Seven years after emerging at the Edinburgh Fringe, the young British outfit is one of the most distinctive troupes in the world. They make staged cartoons of sorts, set to Lillian Henley’s silent movie style soundtracks. Illustrating Susan Andrade’s wicked poetic narratives, actors interact with Paul Barritt’s beguiling animations, walking on the spot as bustling backdrops whizz past, or lending their heads to animated bodies. It’s unfailingly delightful: simple, but witty and waggish.
Billed as an adaptation of Gustav Meyrink’s 1914 novel, “Golem” actually fashions a plot of its own. A gawky, bashful young menial, Robert Pattison (Shamira Turner), with an odor of “unwashed hair and mathematics,” gets his own clay-helper and, almost immediately, finds himself forging ahead of his peers.
This golem — a lumpen clay figurine seen in stop-motion — fights off Robert’s detractors, speeds through his work at the Binary Back Up Department and offers advice on everything from fashion to romance. Before long, Robert’s a better version of himself — promoted, well-dressed and coupled-up — and soon, everyone’s got themselves a golem. Cue an upgrade: Golem 2 — smaller, speedier and all the more insistent. “Move with the times,” the ads cry, “or you’ll be left behind.”
What remains of Meyrink’s novel is the sense of a city’s sprawl. This one slowly loses its flavor, as independent shops fall to vast chains (Go Mobile, Go Tees, Go Away) and scuzzy dive bars become shameless strip emporiums. As data dictates every life choice, ubiquity starts to rule and the city’s every shade of beige gets whitewashed by the monochrome yellow of Go Industries.

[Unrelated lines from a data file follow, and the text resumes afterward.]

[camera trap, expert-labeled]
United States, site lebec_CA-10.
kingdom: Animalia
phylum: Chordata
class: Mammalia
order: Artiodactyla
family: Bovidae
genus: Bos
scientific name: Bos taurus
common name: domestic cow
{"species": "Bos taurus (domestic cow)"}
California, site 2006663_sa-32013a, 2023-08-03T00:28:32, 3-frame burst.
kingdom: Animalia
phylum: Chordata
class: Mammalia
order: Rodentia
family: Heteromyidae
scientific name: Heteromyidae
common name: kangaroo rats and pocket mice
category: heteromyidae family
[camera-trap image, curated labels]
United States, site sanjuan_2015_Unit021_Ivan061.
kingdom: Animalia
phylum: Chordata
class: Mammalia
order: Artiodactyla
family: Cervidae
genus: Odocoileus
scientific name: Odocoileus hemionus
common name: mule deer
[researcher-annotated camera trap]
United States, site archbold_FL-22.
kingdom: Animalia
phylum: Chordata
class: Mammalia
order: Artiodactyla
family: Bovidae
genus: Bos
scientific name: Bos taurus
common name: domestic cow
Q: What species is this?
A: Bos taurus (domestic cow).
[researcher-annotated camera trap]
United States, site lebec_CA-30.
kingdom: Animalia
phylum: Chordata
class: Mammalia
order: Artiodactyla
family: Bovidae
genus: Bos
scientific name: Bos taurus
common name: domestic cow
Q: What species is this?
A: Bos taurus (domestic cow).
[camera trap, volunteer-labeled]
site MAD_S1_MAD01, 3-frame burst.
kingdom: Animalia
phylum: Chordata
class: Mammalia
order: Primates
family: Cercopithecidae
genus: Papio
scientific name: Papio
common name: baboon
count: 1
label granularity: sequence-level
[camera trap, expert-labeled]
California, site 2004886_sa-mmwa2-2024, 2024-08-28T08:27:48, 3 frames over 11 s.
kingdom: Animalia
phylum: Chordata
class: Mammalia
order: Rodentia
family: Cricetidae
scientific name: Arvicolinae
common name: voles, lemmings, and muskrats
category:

OK, it’s not the sort of satirical genius to spark a revolution, but Andrade skewers the details well with a delicious dottiness to boot. Robert uses a dating site that turns lovers into commodities, as consumerism sells you a lifestyle and preys on your insecurities. In opposition is Robert’s sister Annie (Esme Appleton), lead-singer of a punk band made up of misfits so meek they daren’t even ask one another out. (“This song,” they squeal, “will ruin your Christmas.”)
Annie’s revolution comes to nothing — as befits a system malleable enough to offer dissent as another consumer choice — but Barritt clearly takes their side. His animations have the cut-and-paste coarseness of teenage fanzines. Transitions are slow though and, on top Andrade’s eye for a surreal tangent (a heartbroken French singer named Les Miserables, for instance), “Golem” can feel sluggish. Prescient they might be, but 1927 still haven’t mastered timing.